> AIM 1: Change "dirt path" to "gravel path" in the records, from the line containing "How far apart" through the end of the records, and give those lines again with everything else unchanged.

I want to parse with XmlSlurper a HTML document which I read using HTTPBuilder. Initialy I tried to do it this way:
def response = http.get(path: "index.php", contentType: TEXT)
def slurper = new XmlSlurper()
def xml = slurper.parse(response)
But it produces an exception:
java.io.IOException: Server returned HTTP response code: 503 for URL: http://www.w3.org/TR/xhtml1/DTD/xhtml1-transitional.dtd
I found a workaround to provide cached DTD files. I found a simple implementation of class which should help here:
class CachedDTD {
/**
* Return DTD 'systemId' as InputSource.
* @param publicId
* @param systemId
* @return InputSource for locally cached DTD.
*/
def static entityResolver = [
resolveEntity: { publicId, systemId ->
try {
String dtd = "dtd/" + systemId.split("/").last()

> DATA RECORDS:
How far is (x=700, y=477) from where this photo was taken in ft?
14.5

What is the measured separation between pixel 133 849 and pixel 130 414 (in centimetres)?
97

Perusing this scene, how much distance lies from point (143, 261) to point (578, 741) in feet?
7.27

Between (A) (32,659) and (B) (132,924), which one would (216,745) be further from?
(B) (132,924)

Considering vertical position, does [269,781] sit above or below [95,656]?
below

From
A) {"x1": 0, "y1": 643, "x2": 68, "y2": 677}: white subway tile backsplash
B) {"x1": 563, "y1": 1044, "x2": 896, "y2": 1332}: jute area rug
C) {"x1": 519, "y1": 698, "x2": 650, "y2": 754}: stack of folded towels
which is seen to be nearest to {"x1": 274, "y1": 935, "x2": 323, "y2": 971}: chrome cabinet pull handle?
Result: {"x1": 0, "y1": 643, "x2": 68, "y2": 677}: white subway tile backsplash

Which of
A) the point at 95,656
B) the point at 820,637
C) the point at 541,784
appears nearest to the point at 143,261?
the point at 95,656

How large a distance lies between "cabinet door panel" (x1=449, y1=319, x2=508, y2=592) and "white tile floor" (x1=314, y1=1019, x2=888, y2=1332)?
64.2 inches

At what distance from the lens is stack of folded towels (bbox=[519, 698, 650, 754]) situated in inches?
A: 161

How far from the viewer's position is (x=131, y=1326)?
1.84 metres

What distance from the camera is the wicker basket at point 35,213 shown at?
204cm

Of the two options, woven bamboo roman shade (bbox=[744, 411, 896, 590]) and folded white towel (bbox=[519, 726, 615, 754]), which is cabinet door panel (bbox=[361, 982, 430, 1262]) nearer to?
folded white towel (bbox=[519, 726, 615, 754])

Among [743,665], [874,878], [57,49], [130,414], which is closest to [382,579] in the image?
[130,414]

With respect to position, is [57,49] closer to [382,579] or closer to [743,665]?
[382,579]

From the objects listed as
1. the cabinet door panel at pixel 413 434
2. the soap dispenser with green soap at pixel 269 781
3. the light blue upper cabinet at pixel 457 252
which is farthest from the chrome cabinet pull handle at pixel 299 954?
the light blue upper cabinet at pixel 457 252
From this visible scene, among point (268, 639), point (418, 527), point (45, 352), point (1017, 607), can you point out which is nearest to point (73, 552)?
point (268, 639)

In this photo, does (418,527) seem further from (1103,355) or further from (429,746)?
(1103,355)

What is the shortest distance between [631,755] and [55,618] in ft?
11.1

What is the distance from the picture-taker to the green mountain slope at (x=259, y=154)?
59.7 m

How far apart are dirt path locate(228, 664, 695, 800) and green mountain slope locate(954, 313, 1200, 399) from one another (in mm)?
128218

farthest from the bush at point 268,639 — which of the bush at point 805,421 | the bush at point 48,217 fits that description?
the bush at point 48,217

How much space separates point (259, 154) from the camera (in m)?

> AIM 2: In the thread about parsing HTML with XmlSlurper, what HTTP response code did the server return for the DTD URL?

> TASK RESPONSE 1:
How far apart are gravel path locate(228, 664, 695, 800) and green mountain slope locate(954, 313, 1200, 399) from one another (in mm)?
128218

farthest from the bush at point 268,639 — which of the bush at point 805,421 | the bush at point 48,217 fits that description?
the bush at point 48,217

How much space separates point (259, 154) from the camera (in m)?

> TASK RESPONSE 2: 503